While marine microorganisms - such as bacteria, fungi, sponges and algae - are an untapped resource of biotechnological potential, farming these molecules in a sustainable and efficient manner has proved to be costly and difficult. As a result, the vast majority of marine microorganisms have not been cultivated, meaning that potentially valuable marine bio-compounds remain underexploited.
The MaCuMBA (Marine Microorganisms: Cultivation Methods for Improving their Biotechnological Applications) project, which runs until July 2016, has sought to address this by identifying new ways of cultivating and increasing the growth efficiency of marine microorganisms in both conventional and extreme habitats. A number of new approaches have been trialled, including the co-cultivation of interdependent microorganisms, which help each other to thrive, and the mimicking of natural environments.

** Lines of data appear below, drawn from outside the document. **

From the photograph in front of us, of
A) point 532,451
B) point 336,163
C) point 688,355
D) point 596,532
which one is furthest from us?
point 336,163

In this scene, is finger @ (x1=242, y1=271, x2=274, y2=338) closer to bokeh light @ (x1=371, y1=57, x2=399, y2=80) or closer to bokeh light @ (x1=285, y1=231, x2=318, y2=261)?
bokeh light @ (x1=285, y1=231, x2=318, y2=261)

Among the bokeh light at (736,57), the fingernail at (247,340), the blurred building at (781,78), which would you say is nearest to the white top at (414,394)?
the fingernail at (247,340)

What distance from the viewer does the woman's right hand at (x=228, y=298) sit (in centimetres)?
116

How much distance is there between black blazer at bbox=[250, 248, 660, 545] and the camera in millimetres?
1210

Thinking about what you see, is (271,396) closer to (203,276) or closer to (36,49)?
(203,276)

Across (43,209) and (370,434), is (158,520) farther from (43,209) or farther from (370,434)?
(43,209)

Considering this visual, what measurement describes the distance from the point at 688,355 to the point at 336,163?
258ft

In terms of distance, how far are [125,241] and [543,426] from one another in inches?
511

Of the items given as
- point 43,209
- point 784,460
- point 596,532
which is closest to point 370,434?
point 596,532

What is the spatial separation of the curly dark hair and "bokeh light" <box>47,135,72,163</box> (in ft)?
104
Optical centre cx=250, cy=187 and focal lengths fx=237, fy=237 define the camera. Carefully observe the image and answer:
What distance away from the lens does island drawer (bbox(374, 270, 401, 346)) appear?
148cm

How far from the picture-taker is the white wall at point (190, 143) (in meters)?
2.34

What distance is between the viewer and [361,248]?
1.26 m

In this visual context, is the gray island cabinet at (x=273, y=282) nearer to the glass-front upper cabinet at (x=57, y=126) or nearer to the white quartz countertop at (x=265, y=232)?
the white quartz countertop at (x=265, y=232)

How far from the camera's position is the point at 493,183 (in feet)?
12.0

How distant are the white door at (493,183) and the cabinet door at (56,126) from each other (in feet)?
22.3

The project has also applied new automated techniques to improve the efficiency of isolating promising microorganisms.
Another interesting feature of this project has been the focus on cell-to-cell communication. Cells use signalling molecules to coordinate their actions, and it is thought that these molecules could play an important role in stimulating growth of the same or even other species.
From the beginning, the project has focused on two main oceanic areas. The first is the photic zone, which is the depth of water in an ocean exposed to sufficient sunlight for photosynthesis to occur. Here, highly diverse microbial communities proliferate. The second zone encompasses deep extreme ecosystems, where it is thought that due to severe environmental conditions, many new molecules and enzymes with unusual properties will be discovered.
Indeed, by the end of the project, the team hopes to have succeeded in isolating numerous novel marine bacteria and improved the cultivation efficiency of useful marine microorganisms. MaCuMBA also aims to achieve a better understanding of exactly how cell-to-cell communication works, as well as how bioactive molecules from already cultured organisms are produced.
All strains of microorganisms collected as part of the MaCuMBA project will be made available online as soon as possible. Algae and cyanobacteria will be stored in the Roscoff Culture Collection (RCC), France, while all other organisms will be kept in the Leibniz-Institut Deutsche Sammlung von Mikroorganismen und Zellkulturen GmbH (German Collection of Microorganisms and Cell Cultures (DSMZ)).
The 2014 MaCuMBA General Assembly will be held in Cadiz, Spain, from 22 to 23 September. An industry stakeholder meeting jointly organised with the Micro B3 (www.microb3.eu) and PharmaSea (www.pharma-sea.eu) projects will take place in November 2014 in Madrid, Spain.